Al contrario, negli spettacoli visti a Contemporanea esso è stato innanzitutto ed inequivocabilmente vero, rivestendo un ruolo attivo nella sua matericità. Nutrimento vitale e simbolo di guerra e carestia ne “La Vita cronica”, elemento identitario nello spettacolo sinestetico di El Meddeb, rito intimo di condivisione in “Matrimonio d’inverno”, citazione provocatoria in “Suis à la messe. Reviens de suite”…
In “Matrimonio d’inverno”, ad esempio, il cibo è struttura drammaturgia e il pubblico, grazie alla presenza del cibo, diventa “assistente” e “attore” nella messa in scena. È invitato a prendere parte ad una cena, ossia a mangiare. Entriamo in una cucina fittizia e tanto più autentica, ci sediamo attorno a un tavolo sobriamente imbandito. Con la minuzia del gesto, gli attori preparano i tortellini, il bollito, la salsa verde, la zuppa inglese.
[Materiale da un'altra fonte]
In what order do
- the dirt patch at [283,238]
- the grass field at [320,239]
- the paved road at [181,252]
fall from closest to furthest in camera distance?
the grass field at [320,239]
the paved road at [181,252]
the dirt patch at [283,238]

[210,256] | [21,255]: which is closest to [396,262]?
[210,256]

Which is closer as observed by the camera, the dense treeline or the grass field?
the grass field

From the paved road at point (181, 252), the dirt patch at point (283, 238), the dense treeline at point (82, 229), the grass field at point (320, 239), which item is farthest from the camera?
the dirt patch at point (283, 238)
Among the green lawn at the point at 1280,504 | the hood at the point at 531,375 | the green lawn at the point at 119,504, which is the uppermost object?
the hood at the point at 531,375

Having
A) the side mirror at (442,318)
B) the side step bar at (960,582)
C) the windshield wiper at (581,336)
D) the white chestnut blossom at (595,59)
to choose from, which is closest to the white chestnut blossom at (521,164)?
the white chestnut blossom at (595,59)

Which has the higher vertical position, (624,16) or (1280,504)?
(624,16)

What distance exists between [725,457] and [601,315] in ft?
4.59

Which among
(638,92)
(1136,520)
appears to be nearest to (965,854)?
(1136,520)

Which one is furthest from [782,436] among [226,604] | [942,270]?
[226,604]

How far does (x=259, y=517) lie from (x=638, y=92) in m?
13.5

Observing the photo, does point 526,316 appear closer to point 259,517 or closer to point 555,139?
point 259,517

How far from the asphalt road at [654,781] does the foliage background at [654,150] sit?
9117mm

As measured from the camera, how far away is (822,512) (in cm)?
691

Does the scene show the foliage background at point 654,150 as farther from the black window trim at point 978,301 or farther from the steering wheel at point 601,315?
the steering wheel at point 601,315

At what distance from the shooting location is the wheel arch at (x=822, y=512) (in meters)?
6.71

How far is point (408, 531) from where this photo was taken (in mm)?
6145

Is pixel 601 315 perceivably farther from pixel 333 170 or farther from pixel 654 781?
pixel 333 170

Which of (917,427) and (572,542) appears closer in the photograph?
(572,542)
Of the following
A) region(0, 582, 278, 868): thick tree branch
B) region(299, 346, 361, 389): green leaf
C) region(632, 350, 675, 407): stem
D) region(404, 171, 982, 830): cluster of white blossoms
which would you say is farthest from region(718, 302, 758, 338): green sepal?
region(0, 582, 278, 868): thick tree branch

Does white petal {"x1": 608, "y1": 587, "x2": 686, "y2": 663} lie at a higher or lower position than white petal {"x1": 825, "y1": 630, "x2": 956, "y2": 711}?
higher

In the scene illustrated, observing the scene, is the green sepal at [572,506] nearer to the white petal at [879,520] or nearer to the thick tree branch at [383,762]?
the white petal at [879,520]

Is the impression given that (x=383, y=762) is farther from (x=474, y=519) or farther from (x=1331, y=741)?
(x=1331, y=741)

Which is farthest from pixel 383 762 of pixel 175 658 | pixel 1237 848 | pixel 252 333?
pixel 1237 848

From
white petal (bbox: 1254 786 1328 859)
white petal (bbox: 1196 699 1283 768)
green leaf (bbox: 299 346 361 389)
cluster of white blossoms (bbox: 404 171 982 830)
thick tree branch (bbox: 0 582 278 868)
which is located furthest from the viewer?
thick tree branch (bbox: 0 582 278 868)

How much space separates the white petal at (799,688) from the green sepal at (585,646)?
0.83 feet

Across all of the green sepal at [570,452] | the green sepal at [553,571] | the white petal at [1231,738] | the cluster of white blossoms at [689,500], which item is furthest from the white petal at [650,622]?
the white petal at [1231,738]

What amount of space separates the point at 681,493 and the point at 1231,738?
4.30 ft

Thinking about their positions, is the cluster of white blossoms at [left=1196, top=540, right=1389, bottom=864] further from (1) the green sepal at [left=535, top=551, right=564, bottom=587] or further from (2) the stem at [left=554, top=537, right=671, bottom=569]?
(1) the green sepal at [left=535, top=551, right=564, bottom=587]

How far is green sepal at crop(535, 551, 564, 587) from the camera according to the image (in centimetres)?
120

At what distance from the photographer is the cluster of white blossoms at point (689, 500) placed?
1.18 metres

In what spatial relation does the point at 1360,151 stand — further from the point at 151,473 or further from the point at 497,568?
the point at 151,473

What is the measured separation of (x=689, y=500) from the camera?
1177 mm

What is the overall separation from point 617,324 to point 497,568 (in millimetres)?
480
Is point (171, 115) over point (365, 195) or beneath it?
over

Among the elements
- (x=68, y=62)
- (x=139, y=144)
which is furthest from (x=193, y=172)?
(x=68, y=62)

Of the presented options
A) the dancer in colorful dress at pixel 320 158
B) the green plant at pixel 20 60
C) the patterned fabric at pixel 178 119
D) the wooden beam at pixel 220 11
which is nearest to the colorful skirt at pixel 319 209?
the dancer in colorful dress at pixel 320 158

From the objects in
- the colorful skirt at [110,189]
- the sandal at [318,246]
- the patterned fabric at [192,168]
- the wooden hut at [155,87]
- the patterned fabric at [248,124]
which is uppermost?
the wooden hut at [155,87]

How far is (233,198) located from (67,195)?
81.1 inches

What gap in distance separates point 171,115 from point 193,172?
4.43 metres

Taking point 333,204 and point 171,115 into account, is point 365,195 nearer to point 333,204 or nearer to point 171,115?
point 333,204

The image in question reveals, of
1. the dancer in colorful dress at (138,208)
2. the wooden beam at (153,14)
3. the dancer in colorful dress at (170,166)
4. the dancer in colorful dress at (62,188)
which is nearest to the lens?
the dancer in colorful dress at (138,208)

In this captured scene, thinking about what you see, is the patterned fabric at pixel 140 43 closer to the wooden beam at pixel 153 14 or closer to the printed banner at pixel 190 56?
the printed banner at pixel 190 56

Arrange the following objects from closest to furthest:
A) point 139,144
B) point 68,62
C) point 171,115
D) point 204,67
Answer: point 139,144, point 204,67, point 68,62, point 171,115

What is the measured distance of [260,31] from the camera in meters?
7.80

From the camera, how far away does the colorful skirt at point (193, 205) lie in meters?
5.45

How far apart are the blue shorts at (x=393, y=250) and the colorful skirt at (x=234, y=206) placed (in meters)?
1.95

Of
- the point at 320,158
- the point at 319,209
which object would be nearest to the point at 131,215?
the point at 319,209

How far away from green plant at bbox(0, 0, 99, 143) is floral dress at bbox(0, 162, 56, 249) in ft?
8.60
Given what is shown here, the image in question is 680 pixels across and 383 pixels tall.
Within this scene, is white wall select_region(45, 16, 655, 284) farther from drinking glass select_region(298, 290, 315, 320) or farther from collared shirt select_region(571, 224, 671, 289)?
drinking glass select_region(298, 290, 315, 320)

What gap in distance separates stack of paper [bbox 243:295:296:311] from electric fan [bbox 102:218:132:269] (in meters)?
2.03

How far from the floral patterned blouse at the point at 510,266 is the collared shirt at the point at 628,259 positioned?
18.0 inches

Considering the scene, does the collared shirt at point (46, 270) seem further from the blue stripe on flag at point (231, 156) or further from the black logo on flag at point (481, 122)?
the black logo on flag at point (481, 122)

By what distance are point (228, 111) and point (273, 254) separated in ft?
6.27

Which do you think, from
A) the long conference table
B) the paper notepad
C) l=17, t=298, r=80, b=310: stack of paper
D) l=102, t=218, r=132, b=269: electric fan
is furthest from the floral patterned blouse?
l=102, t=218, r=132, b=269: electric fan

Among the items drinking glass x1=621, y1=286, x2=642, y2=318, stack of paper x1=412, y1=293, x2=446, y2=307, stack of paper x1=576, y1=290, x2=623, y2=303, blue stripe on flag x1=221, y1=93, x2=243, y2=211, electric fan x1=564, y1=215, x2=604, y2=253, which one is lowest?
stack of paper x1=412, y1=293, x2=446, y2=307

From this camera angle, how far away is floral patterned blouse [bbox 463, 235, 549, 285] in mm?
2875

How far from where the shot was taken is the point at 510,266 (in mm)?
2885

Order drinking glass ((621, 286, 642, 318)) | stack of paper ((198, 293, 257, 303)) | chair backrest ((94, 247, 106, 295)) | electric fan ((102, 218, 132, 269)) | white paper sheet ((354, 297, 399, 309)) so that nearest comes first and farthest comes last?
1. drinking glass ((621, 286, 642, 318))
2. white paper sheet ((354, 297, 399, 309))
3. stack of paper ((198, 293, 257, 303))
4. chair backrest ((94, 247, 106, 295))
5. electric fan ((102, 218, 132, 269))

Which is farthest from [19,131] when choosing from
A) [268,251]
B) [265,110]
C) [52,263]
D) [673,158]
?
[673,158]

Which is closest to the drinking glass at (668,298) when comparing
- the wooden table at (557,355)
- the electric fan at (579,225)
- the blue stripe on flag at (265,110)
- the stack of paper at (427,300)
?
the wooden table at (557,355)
Sentiamo il rumore dell’acqua che bolle in pentola, l’odore del prezzemolo battuto, del pomodoro spezzato, dell’uovo e del latte che diventano crema, mentre nei nostri orecchi si disfa il racconto ovattato, commovente di un matrimonio felice, nella poesia di diario in cui si fondono la contemplazione della natura, la nostalgia di un tempo inesorabilmente passato, l’impegno di un fare teatro che ha l’economia del gesto del prendersi cura della terra amata. Siamo parte, mangiamo parole come mangiamo il pane fragrante, sentendo che non possono che farci bene.
Il simbolismo del cibo si ritrova sotto differente forma nella parabola post bellica de “La Vita cronica”. Dedicato alle scrittrice russe Anna Politkovskaya e Natalia Estemirova, lo spettacolo si svolge nel 2031, dopo una terza guerra civile.
Una Madonna Nera, la vedova di un combattente basco, una rifugiata cecena, una casalinga rumena, un musicista rock delle isole Faroe, un ragazzo colombiano che cerca suo padre scomparso in Europa sono alcuni dei personaggi che portano in scena il loro carico di disperazione tra guerre, disoccupazione, emigrazione.
Nella complessità di un drammaturgia costruita sulla pluralità di linguaggi scenici, il plurilinguismo, la simultaneità di situazioni e azioni, partecipiamo a un esempio raro di teatro totale, che ci coinvolge completamente, fino quasi allo stordimento. Il cibo, anche in questo caso nell’essenzialità del pane, passa di bocca in bocca, di mano in mano, strappato a morsi, mangiato voracemente, fino quasi a soffocare, sputato, a ricordarci la tragicità della vita.
In un teatro contemporaneo che vuole essere nutrimento dei sensi e della mente, e in un momento storico in cui la povertà materiale e di pensiero è tangibile, non sembra casuale che una pluralità di artisti portino in scena (e un festival proponga) creazioni costruite in modo più o meno radicale attorno alla presenza di cibo reale. La necessità vitale del cibo richiama la spiritualità di un rito, in cui l’elemento di condivisione, il sentimento della partecipazione a una cerimonia politica, fragile, ha continua necessità di ricostituirsi nel presente.